What is required | Output the entries below without any alteration.

---------- Information given ----------

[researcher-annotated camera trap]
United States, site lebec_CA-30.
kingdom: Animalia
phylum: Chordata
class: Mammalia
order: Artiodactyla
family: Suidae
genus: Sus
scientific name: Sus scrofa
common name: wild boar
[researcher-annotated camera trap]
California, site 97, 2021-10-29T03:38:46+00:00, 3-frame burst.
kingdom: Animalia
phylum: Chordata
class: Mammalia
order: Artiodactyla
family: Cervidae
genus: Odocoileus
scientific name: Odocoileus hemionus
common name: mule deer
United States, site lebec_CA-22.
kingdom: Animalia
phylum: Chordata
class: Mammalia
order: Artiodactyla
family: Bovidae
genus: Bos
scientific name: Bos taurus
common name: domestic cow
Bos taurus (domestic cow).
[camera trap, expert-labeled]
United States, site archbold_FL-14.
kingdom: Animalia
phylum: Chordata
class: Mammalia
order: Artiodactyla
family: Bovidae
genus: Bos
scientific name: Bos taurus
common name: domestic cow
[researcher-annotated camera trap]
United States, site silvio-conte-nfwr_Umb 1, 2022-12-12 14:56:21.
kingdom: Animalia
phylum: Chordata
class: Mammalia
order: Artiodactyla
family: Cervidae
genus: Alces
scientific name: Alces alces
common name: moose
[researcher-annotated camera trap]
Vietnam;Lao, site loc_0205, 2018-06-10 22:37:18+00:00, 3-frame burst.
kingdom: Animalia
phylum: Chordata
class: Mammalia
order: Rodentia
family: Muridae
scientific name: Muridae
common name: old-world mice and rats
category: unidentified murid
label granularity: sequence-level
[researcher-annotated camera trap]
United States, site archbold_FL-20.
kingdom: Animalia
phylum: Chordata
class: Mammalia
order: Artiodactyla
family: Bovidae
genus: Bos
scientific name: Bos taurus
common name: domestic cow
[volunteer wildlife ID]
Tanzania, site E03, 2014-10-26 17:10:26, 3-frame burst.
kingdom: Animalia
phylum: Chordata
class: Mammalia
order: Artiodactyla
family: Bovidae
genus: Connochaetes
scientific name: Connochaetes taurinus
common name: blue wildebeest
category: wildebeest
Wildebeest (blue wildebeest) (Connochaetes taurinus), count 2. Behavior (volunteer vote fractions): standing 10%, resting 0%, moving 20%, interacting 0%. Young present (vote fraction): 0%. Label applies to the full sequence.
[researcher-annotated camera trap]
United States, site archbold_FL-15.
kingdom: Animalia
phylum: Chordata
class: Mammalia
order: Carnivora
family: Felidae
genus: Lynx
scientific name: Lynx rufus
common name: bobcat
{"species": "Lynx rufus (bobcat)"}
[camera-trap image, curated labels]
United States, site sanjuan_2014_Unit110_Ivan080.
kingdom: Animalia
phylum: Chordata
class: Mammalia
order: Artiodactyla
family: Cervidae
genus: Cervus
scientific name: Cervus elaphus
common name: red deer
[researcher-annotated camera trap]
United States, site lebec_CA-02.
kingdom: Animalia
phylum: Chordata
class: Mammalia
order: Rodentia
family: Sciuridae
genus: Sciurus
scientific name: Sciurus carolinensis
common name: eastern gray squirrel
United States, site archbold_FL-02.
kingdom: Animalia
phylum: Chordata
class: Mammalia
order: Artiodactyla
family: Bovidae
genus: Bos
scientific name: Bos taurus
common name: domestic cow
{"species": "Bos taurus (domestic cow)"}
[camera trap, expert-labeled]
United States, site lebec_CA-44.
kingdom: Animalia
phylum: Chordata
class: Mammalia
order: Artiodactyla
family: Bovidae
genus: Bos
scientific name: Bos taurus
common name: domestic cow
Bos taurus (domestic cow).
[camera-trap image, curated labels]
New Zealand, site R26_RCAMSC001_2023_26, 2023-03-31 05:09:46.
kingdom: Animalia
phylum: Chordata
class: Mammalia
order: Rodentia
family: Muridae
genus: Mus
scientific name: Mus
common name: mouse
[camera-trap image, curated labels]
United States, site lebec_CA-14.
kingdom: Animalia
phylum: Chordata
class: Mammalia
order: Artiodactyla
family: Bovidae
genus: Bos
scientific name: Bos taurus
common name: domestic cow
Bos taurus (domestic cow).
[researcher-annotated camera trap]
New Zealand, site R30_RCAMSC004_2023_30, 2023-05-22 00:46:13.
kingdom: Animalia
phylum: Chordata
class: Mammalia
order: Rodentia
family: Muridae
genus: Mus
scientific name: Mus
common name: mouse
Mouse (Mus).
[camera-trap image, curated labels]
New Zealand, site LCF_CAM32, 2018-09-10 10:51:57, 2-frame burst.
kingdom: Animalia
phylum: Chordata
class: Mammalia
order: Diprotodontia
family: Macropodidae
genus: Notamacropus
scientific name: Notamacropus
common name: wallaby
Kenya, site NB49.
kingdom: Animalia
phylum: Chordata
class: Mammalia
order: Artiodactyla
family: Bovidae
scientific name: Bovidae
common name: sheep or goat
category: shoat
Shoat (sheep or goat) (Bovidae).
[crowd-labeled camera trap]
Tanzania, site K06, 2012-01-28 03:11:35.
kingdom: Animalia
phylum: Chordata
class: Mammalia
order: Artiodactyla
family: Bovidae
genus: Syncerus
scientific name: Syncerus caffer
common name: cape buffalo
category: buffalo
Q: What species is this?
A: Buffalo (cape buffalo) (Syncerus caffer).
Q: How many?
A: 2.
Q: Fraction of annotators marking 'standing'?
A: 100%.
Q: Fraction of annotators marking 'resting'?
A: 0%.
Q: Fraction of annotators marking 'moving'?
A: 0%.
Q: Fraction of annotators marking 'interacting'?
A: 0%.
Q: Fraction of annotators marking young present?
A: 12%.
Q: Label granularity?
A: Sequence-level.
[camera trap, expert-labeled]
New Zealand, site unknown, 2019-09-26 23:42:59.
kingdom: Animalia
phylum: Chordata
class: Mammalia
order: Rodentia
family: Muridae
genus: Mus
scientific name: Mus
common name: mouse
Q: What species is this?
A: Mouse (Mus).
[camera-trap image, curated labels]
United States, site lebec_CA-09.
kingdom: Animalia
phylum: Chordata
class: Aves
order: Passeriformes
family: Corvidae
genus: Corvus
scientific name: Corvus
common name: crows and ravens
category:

----------

Task answer |
[researcher-annotated camera trap]
United States, site lebec_CA-30.
kingdom: Animalia
phylum: Chordata
class: Mammalia
order: Artiodactyla
family: Suidae
genus: Sus
scientific name: Sus scrofa
common name: wild boar
[researcher-annotated camera trap]
California, site 97, 2021-10-29T03:38:46+00:00, 3-frame burst.
kingdom: Animalia
phylum: Chordata
class: Mammalia
order: Artiodactyla
family: Cervidae
genus: Odocoileus
scientific name: Odocoileus hemionus
common name: mule deer
United States, site lebec_CA-22.
kingdom: Animalia
phylum: Chordata
class: Mammalia
order: Artiodactyla
family: Bovidae
genus: Bos
scientific name: Bos taurus
common name: domestic cow
Bos taurus (domestic cow).
[camera trap, expert-labeled]
United States, site archbold_FL-14.
kingdom: Animalia
phylum: Chordata
class: Mammalia
order: Artiodactyla
family: Bovidae
genus: Bos
scientific name: Bos taurus
common name: domestic cow
[researcher-annotated camera trap]
United States, site silvio-conte-nfwr_Umb 1, 2022-12-12 14:56:21.
kingdom: Animalia
phylum: Chordata
class: Mammalia
order: Artiodactyla
family: Cervidae
genus: Alces
scientific name: Alces alces
common name: moose
[researcher-annotated camera trap]
Vietnam;Lao, site loc_0205, 2018-06-10 22:37:18+00:00, 3-frame burst.
kingdom: Animalia
phylum: Chordata
class: Mammalia
order: Rodentia
family: Muridae
scientific name: Muridae
common name: old-world mice and rats
category: unidentified murid
label granularity: sequence-level
[researcher-annotated camera trap]
United States, site archbold_FL-20.
kingdom: Animalia
phylum: Chordata
class: Mammalia
order: Artiodactyla
family: Bovidae
genus: Bos
scientific name: Bos taurus
common name: domestic cow
[volunteer wildlife ID]
Tanzania, site E03, 2014-10-26 17:10:26, 3-frame burst.
kingdom: Animalia
phylum: Chordata
class: Mammalia
order: Artiodactyla
family: Bovidae
genus: Connochaetes
scientific name: Connochaetes taurinus
common name: blue wildebeest
category: wildebeest
Wildebeest (blue wildebeest) (Connochaetes taurinus), count 2. Behavior (volunteer vote fractions): standing 10%, resting 0%, moving 20%, interacting 0%. Young present (vote fraction): 0%. Label applies to the full sequence.
[researcher-annotated camera trap]
United States, site archbold_FL-15.
kingdom: Animalia
phylum: Chordata
class: Mammalia
order: Carnivora
family: Felidae
genus: Lynx
scientific name: Lynx rufus
common name: bobcat
{"species": "Lynx rufus (bobcat)"}
[camera-trap image, curated labels]
United States, site sanjuan_2014_Unit110_Ivan080.
kingdom: Animalia
phylum: Chordata
class: Mammalia
order: Artiodactyla
family: Cervidae
genus: Cervus
scientific name: Cervus elaphus
common name: red deer
[researcher-annotated camera trap]
United States, site lebec_CA-02.
kingdom: Animalia
phylum: Chordata
class: Mammalia
order: Rodentia
family: Sciuridae
genus: Sciurus
scientific name: Sciurus carolinensis
common name: eastern gray squirrel
United States, site archbold_FL-02.
kingdom: Animalia
phylum: Chordata
class: Mammalia
order: Artiodactyla
family: Bovidae
genus: Bos
scientific name: Bos taurus
common name: domestic cow
{"species": "Bos taurus (domestic cow)"}
[camera trap, expert-labeled]
United States, site lebec_CA-44.
kingdom: Animalia
phylum: Chordata
class: Mammalia
order: Artiodactyla
family: Bovidae
genus: Bos
scientific name: Bos taurus
common name: domestic cow
Bos taurus (domestic cow).
[camera-trap image, curated labels]
New Zealand, site R26_RCAMSC001_2023_26, 2023-03-31 05:09:46.
kingdom: Animalia
phylum: Chordata
class: Mammalia
order: Rodentia
family: Muridae
genus: Mus
scientific name: Mus
common name: mouse
[camera-trap image, curated labels]
United States, site lebec_CA-14.
kingdom: Animalia
phylum: Chordata
class: Mammalia
order: Artiodactyla
family: Bovidae
genus: Bos
scientific name: Bos taurus
common name: domestic cow
Bos taurus (domestic cow).
[researcher-annotated camera trap]
New Zealand, site R30_RCAMSC004_2023_30, 2023-05-22 00:46:13.
kingdom: Animalia
phylum: Chordata
class: Mammalia
order: Rodentia
family: Muridae
genus: Mus
scientific name: Mus
common name: mouse
Mouse (Mus).
[camera-trap image, curated labels]
New Zealand, site LCF_CAM32, 2018-09-10 10:51:57, 2-frame burst.
kingdom: Animalia
phylum: Chordata
class: Mammalia
order: Diprotodontia
family: Macropodidae
genus: Notamacropus
scientific name: Notamacropus
common name: wallaby
Kenya, site NB49.
kingdom: Animalia
phylum: Chordata
class: Mammalia
order: Artiodactyla
family: Bovidae
scientific name: Bovidae
common name: sheep or goat
category: shoat
Shoat (sheep or goat) (Bovidae).
[crowd-labeled camera trap]
Tanzania, site K06, 2012-01-28 03:11:35.
kingdom: Animalia
phylum: Chordata
class: Mammalia
order: Artiodactyla
family: Bovidae
genus: Syncerus
scientific name: Syncerus caffer
common name: cape buffalo
category: buffalo
Q: What species is this?
A: Buffalo (cape buffalo) (Syncerus caffer).
Q: How many?
A: 2.
Q: Fraction of annotators marking 'standing'?
A: 100%.
Q: Fraction of annotators marking 'resting'?
A: 0%.
Q: Fraction of annotators marking 'moving'?
A: 0%.
Q: Fraction of annotators marking 'interacting'?
A: 0%.
Q: Fraction of annotators marking young present?
A: 12%.
Q: Label granularity?
A: Sequence-level.
[camera trap, expert-labeled]
New Zealand, site unknown, 2019-09-26 23:42:59.
kingdom: Animalia
phylum: Chordata
class: Mammalia
order: Rodentia
family: Muridae
genus: Mus
scientific name: Mus
common name: mouse
Q: What species is this?
A: Mouse (Mus).
[camera-trap image, curated labels]
United States, site lebec_CA-09.
kingdom: Animalia
phylum: Chordata
class: Aves
order: Passeriformes
family: Corvidae
genus: Corvus
scientific name: Corvus
common name: crows and ravens
category:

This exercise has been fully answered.